The Roy Petty Show, also called Hora Legal con el Abogado Roy Petty, is a Spanish language daily television and radio show which first aired nationally on TeleAmerica television in November 1999. The program is hosted by criminal and immigration defense attorney Roy Petty. Roy Petty served on the defense team for Dairo Antonio Úsuga, the former leader of the Clan del Golfo known as Otoniel, and his extended family. Since June 2010, the show has been cohosted by Univision television personality Reyna Cavasos. The show was created by the Hispanic community leader Luis de la Garza to follow his Foro 44 program. The show moved to Univision in November 2002; and it changed to a radio format in May 2012 when it began airing on Univision America radio. It was also broadcast on KTNO radio in Dallas.

==Premise==
This series is a lively and informative talk show which features the criminal and immigration defense attorney Roy Petty who answers caller questions about legal matters, principally immigration and consumer advocacy. Roy Petty was a civil rights lawyer in Chicago and Washington, DC. The show's "Scams Exposed!" segment has led to judgments and criminal prosecutions against con artists who have defrauded immigrants. In March 2005, the show exposed a multimillion-dollar document fraud scam orchestrated by an undocumented Mexican Fidelina Cuevas. In 2013, the Roy Petty Show exposed fraud which led to a civil fraud judgment against Mundo Latino of Dallas and Cecilia McDaniel. As a result of the investigation, Mundo Latino filed for bankruptcy and shut down.
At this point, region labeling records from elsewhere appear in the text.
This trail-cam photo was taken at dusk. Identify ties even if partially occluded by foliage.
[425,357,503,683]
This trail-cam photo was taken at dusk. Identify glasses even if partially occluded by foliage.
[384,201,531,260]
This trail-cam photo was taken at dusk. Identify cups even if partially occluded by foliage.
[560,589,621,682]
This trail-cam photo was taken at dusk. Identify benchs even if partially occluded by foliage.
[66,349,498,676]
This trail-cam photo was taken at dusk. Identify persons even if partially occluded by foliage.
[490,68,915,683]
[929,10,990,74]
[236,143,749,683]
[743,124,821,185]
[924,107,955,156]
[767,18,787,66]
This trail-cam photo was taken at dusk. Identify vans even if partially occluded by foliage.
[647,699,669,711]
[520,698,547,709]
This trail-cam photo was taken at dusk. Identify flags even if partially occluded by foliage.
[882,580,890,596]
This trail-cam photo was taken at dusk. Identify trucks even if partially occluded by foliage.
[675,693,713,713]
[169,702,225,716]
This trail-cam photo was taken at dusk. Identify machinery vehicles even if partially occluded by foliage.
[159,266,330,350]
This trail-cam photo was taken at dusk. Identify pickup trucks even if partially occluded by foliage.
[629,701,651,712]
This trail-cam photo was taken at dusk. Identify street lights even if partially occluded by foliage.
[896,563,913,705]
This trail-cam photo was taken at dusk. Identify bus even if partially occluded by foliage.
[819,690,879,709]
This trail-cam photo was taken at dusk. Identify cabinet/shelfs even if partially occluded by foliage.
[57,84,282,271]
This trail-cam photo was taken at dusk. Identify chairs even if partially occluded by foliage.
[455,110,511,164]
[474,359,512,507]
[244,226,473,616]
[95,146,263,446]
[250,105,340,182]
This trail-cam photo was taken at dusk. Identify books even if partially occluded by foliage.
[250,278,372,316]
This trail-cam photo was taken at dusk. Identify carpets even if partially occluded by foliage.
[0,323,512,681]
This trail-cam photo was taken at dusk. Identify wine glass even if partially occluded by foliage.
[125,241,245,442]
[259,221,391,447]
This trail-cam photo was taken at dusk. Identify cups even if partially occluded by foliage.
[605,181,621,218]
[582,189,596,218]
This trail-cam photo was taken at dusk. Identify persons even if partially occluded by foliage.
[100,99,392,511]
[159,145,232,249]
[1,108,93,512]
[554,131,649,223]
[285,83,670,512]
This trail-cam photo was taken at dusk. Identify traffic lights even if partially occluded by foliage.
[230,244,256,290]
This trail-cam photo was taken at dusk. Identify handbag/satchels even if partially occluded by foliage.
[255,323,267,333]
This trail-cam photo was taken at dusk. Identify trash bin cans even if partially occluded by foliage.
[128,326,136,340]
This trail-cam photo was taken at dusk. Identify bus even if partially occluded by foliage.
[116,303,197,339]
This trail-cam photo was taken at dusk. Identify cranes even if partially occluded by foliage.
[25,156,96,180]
In September 2008, Roy Petty won a court judgment overturning the prohibition on granting citizenship to immigrants with recent DWI convictions. The court found that immigration officials must follow the law and cannot invent rules that Congress has not authorized.

The Roy Petty Show broadcasts a weekly segment for victims of domestic violence and advises victims how to leave abusive relationships and how to obtain a U visa and legal status as the victim of crime. Another weekly segment teaches traditional values such as paying taxes, obeying traffic laws, and respecting law enforcement including immigration officers.